Saat ini, esensi observasi kelas berpusat pada guru, berdasarkan filosofi pengajaran lama yang menempatkan guru sebagai pusat kegiatan profesional dan pengembangan sekolah. Meskipun Kementerian Pendidikan dan Pelatihan (MOET) telah mengeluarkan dokumen (saat ini di tingkat sekolah dasar) yang mewajibkan inovasi dalam observasi kelas, banyak sekolah masih berpegang pada pendekatan pengajaran lama. Lebih jauh lagi, karena kesalahpahaman tentang cara baru melakukan observasi kelas, banyak sekolah terus menciptakan tekanan yang signifikan pada guru dan siswa. Hal ini menyebabkan observasi kelas sebagian besar tetap menjadi formalitas, bahkan terkadang menciptakan persepsi negatif dalam pendidikan dan masyarakat.

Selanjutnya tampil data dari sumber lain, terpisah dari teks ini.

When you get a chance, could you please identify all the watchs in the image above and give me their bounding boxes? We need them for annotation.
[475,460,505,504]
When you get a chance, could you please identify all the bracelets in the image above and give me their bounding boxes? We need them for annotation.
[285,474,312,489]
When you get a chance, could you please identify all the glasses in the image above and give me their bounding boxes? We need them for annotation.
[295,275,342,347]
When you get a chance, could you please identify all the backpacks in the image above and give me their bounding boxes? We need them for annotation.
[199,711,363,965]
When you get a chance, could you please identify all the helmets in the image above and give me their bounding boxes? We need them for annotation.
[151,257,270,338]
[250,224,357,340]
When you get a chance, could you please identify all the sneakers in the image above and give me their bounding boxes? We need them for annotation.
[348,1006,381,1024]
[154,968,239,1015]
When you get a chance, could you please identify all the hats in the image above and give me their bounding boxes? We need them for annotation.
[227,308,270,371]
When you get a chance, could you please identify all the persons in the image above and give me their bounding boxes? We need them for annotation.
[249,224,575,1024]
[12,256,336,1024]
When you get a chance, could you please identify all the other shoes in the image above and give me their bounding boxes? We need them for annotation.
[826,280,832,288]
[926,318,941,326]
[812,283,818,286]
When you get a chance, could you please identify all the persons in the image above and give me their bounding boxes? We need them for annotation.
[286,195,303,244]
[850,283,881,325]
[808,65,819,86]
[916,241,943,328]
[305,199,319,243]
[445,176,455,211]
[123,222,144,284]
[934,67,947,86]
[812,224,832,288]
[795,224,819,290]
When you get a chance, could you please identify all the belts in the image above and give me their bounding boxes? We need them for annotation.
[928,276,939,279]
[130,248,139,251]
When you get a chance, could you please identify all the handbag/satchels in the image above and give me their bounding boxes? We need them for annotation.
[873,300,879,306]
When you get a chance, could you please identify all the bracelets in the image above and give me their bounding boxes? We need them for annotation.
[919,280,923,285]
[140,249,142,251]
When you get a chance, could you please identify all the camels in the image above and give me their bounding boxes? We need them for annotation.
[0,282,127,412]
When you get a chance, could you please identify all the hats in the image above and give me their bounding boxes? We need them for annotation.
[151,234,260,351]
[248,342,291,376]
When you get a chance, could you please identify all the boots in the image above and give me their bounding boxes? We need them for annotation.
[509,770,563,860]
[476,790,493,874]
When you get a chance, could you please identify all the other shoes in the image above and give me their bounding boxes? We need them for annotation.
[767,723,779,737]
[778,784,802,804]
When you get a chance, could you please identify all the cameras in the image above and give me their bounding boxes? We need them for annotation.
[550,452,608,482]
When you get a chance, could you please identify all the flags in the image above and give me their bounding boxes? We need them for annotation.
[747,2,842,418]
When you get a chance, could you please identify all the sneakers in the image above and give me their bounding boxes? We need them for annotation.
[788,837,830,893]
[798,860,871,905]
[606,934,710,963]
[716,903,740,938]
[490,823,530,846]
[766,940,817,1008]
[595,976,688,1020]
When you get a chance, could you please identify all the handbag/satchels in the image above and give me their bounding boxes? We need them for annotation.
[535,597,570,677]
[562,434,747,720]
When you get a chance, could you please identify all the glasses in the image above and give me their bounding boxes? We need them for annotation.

Pengajaran yang berpusat pada guru adalah metode tradisional yang sangat kuno dan telah ada selama beberapa generasi. Karakteristik dasarnya adalah guru menyampaikan dan menjelaskan pengetahuan, sementara siswa mendengarkan, mencatat, menghafal, dan menerapkan pengetahuan tersebut pada latihan. Oleh karena itu, observasi kelas hanya berfokus pada penilaian apakah guru mengikuti pendekatan pengajaran lama tersebut. Rencana observasi disusun dengan cermat, melibatkan partisipasi dan masukan dari banyak guru, dan kondisi pengajaran dimaksimalkan, jauh dari lingkungan sekolah yang sebenarnya. Guru juga dipilih dari antara guru-guru yang paling terkemuka di sekolah, sehingga pelajaran sebagian besar berupa "demonstrasi." Meskipun guru yang melakukan observasi memuji pelajaran tersebut, mereka merasa kesulitan untuk mempelajari dan menerapkannya, karena siswa di setiap sekolah memiliki keadaan dunia nyata yang sangat berbeda dibandingkan dengan siswa di kelas yang diobservasi.
Secara khusus, tujuan observasi kelas adalah evaluasi dan pemeringkatan, yang memberi tekanan pada guru, membuat mereka подвергаются pengawasan yang tidak adil meskipun guru telah bekerja keras dan berinvestasi dalam pelajaran mereka, terkadang bahkan berbulan-bulan sebelumnya.
Observasi kelas yang inovatif harus berpusat pada siswa. Hal ini didasarkan pada perspektif menempatkan siswa sebagai pusat proses pengajaran dan pendidikan. Oleh karena itu, kegiatan pembelajaran dibimbing dan diarahkan oleh kegiatan pengajaran. Tujuan observasi kelas adalah untuk mengevaluasi pembelajaran siswa, bukan pengajaran guru seperti pada metode lama. Pengamat perlu melihat apakah guru membimbing dan mengorganisir siswa untuk mengeksplorasi, menemukan, dan menerapkan pengetahuan serta mengembangkan keterampilan. Apakah mereka secara teratur menilai proses pembelajaran siswa dan seberapa positif dampaknya terhadap pembelajaran mereka? Mengenai sikap siswa – apakah mereka gembira, antusias, dan bahagia selama proses pembelajaran, ataukah mereka acuh tak acuh?
Guru harus selalu mendorong inisiatif dan partisipasi aktif siswa. Mereka harus menerima perbedaan dan menyayangi setiap siswa secara individual. Mereka tidak boleh mengelola kelas dengan cara yang menunjukkan otoritas guru dan tidak boleh menciptakan jarak antara guru dan siswa, atau antara siswa itu sendiri.
Guru harus membimbing dan mendukung siswa agar mereka secara bertahap dapat menemukan pengetahuan sendiri dan menerapkannya dalam praktik. Apakah mereka telah memperhatikan pembelajaran setiap siswa? Sejauh mana siswa telah menyelesaikan tugas-tugas yang diberikan oleh guru?
Oleh karena itu, pengamat masih dapat duduk menghadap ke arah yang sama dengan guru atau bergerak (dengan tertib) untuk mengamati siswa, dan bahkan merekam gambar ekspresi siswa. Pengamat perlu melihat apakah guru "mengabaikan" siswa atau apakah komentar dan evaluasi mereka objektif dan mendorong. Mereka sama sekali tidak boleh menarik kesimpulan bahwa pelajaran itu salah atau gagal, yang dapat merugikan rekan-rekan mereka. Karena perbedaan ini, beberapa guru yang diakui sebagai guru yang unggul di bawah kurikulum lama mungkin masih belum memenuhi standar guru yang unggul di bawah kurikulum baru.
Oleh karena itu, observasi pembelajaran inovatif sekarang disebut "studi pembelajaran" dan disebut sebagai "pelajaran ilustratif" alih-alih "pelajaran model" seperti pada cara lama.